▶ WRITTEN PROBLEM: Rewrite the entries starting at the line that contains "Which is farthest" and ending at the last entry, changing "steel pole" to "metal post" and leaving everything else the same.

● ● ● ● ●

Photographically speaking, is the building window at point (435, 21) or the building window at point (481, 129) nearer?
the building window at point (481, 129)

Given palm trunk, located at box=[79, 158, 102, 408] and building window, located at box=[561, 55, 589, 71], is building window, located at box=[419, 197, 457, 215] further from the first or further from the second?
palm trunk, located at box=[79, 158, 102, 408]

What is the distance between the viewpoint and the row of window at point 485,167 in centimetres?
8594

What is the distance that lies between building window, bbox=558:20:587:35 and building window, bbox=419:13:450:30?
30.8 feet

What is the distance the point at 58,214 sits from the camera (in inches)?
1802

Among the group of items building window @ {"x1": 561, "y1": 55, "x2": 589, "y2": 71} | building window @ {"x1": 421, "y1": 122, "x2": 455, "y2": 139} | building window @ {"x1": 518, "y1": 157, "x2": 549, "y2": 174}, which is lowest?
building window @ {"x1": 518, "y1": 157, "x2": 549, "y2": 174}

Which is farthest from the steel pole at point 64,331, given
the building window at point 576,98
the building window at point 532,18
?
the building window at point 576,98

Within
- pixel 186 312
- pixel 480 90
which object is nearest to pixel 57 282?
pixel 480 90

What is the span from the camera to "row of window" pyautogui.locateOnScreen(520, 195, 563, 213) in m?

● ● ● ● ●

▶ SOLUTION TO THIS PROBLEM:
Which is farthest from the metal post at point 64,331, given
the building window at point 576,98
the building window at point 532,18
?
the building window at point 576,98

Within
- pixel 186 312
- pixel 480 90
which object is nearest to pixel 57 282?
pixel 480 90

What is the span from the camera to "row of window" pyautogui.locateOnScreen(520, 195, 563, 213) in m?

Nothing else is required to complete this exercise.